THE TASK ->
Set down each entry as it stands. Skip the pictures.

Stored data entries
======

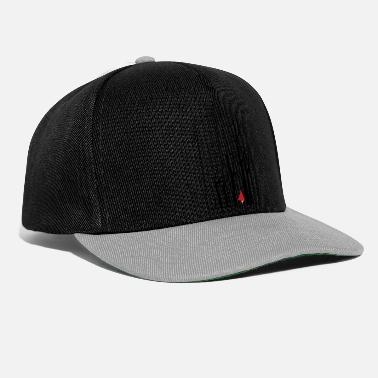 Hood Red Riding Hood - Snapback Cap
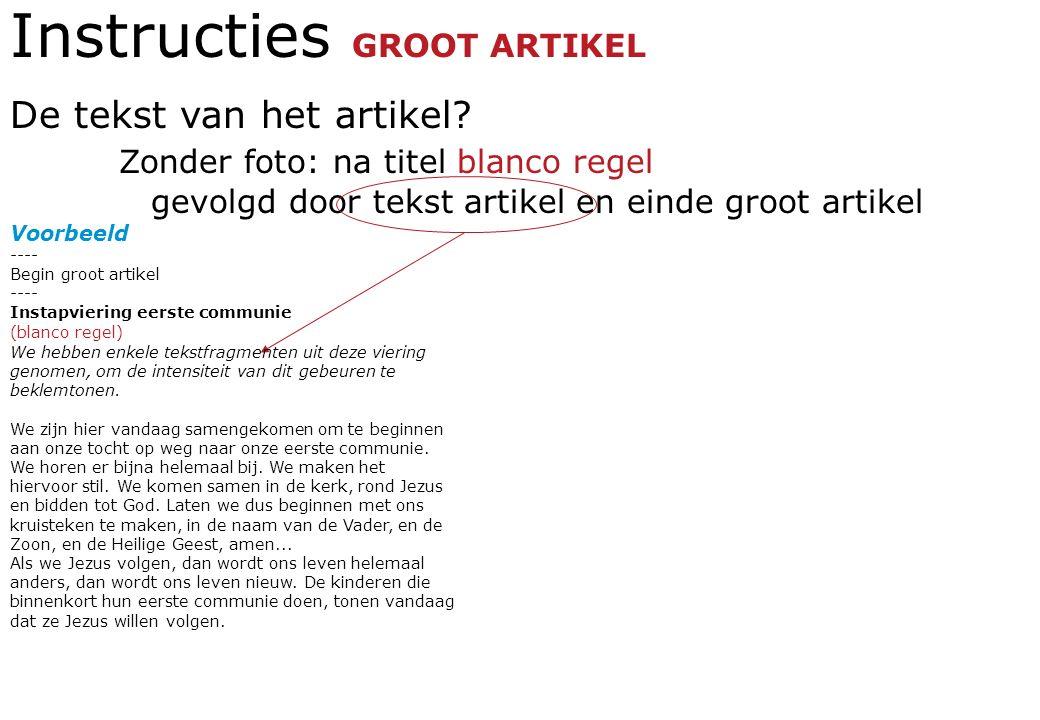 Instructies GROOT ARTIKEL De tekst van het artikel.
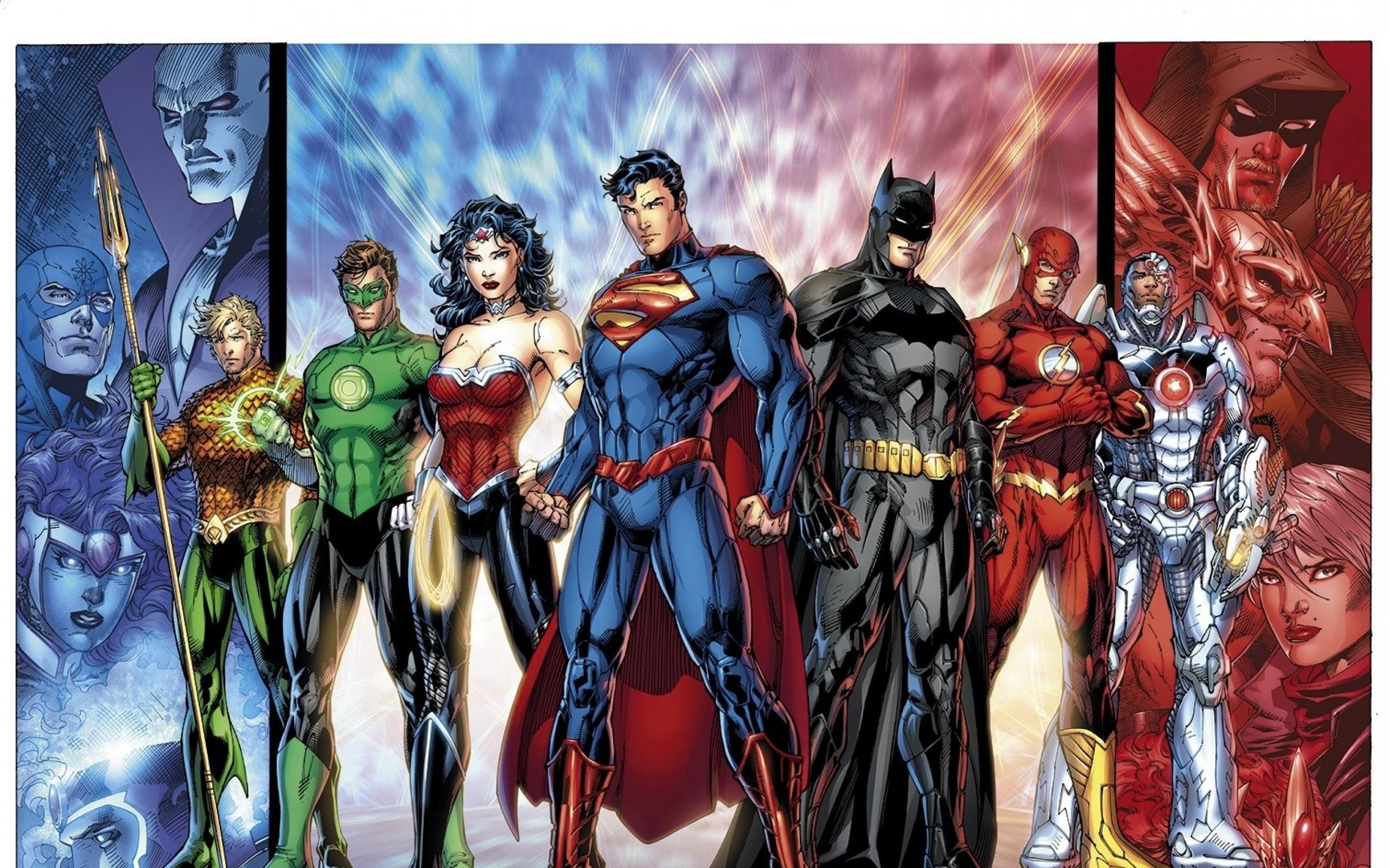 green lantern batman dc comics superman superheroes justice league aquaman jim  lee flash comic hero Art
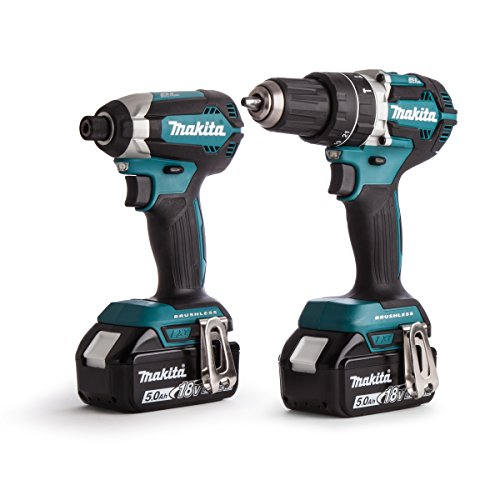 Makita DLX2180TJ 18 V Li-ion LXT Brushless 2 Piece Combo Kit comprising DHP484Z and DTD153Z Complete with 2 x 5.0 Ah Li-ion Batteries and Charger Supplied in a Makpac Case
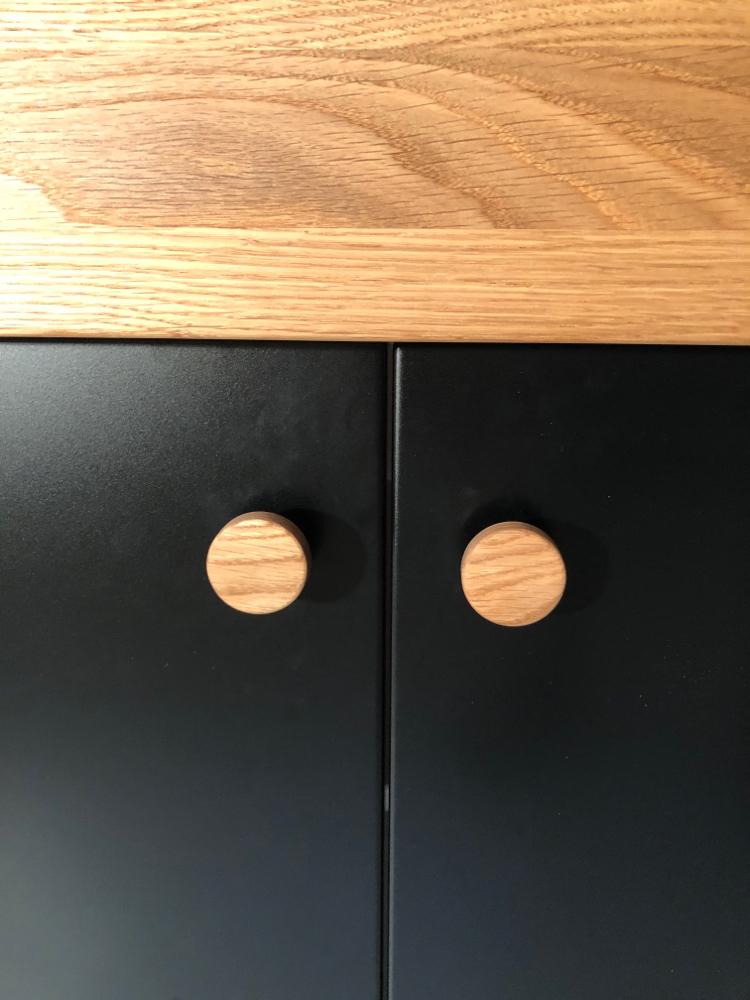 Grillmöbel vom Feinsten Design+Konstruktion von Mentlen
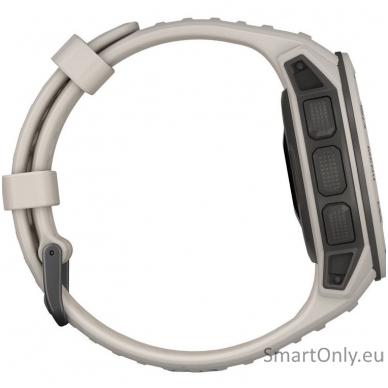 Išmanusis laikrodis Garmin Instinct Tundra 5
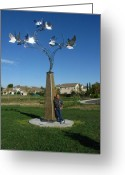 Kinetic Sculpture Greeting Cards - Whirlybird Greeting Card by Peter Piatt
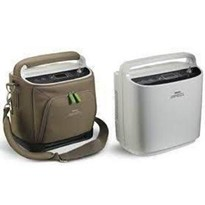 Portable Oxygen Concentrator | Simply Go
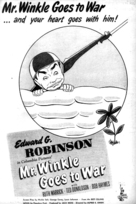 Mr. Winkle Goes to War - poster (xs thumbnail)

======

ANSWER TO THE EXERCISE ->
 Hood Red Riding Hood - Snapback Cap
 Instructies GROOT ARTIKEL De tekst van het artikel.
 green lantern batman dc comics superman superheroes justice league aquaman jim  lee flash comic hero Art
 Makita DLX2180TJ 18 V Li-ion LXT Brushless 2 Piece Combo Kit comprising DHP484Z and DTD153Z Complete with 2 x 5.0 Ah Li-ion Batteries and Charger Supplied in a Makpac Case
 Grillmöbel vom Feinsten Design+Konstruktion von Mentlen
 Išmanusis laikrodis Garmin Instinct Tundra 5
 Kinetic Sculpture Greeting Cards - Whirlybird Greeting Card by Peter Piatt
 Portable Oxygen Concentrator | Simply Go
 Mr. Winkle Goes to War - poster (xs thumbnail)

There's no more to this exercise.